## Study questions
1. In the text on scalar motion, what does the standard model classify elementary particles by?
2. Carry the text on scalar motion forward from its final sentence.

## Study text
++++++++

In Newton’s program, this idea led to a focus on the forces of interaction sufficient to determine the motion, or existence, of a particle, and became a means for classifying elementary particles. Thus, the standard model is the classification of elementary particles, according to the kinds of interactions in which they participate.

Clearly, then, the redefinition of motion, from a vectorial definition, depending on the changing location of an object over time, to a scalar definition, where no object is involved, and no location is changed, has a drastic impact on modern theoretical physics. Instead of a focus on forces of interaction, as a means for classifying particles of matter, an entirely different approach will be necessary, one that will seek to classify particles of matter, according to the scalar motions that constitute them. Thus, it is the scalar motions that are elementary, not the particles of matter. In scalar physics, particles of matter are either atomic, or subatomic, units of motion, or combinations of units of motion, and the interactions between them are relations between units of motion, or combinations of units of motion.

++++++++

## Data block
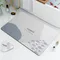 Fashion Diatomite Home Decorations Bathroom Entrance Doorway Kitchen Non-slip Water Absorbent Quick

++++++++

## List of answers
1. By the kinds of interactions in which they participate.

2.
Absolute or Relative?
The changes in the fundamental concepts of theoretical physics that the RST makes don’t stop with the definition of the new scalar motion. One of the most important concepts of LST physics involves reference systems. The famous debate between Leibniz and Newton over whether the nature of space is absolute, or relative, which goes directly to the heart of the fundamental crisis facing theoretical physics today, ultimately has to do with the reference systems, which are needed to define vectorial motion.

It is the invariance of physical laws, through translation and rotation of the reference system, that is the key determination in formulating the laws of LST physics. These laws are based on the continuum concept of space and they are always invariant under the transformations of space and time, which lead to the important conservation laws of physics:

1) The invariance under translations in space conserves momentum.
2) The invariance under translations in time conserves energy.
3) The invariance under rotations in space conserves angular momentum.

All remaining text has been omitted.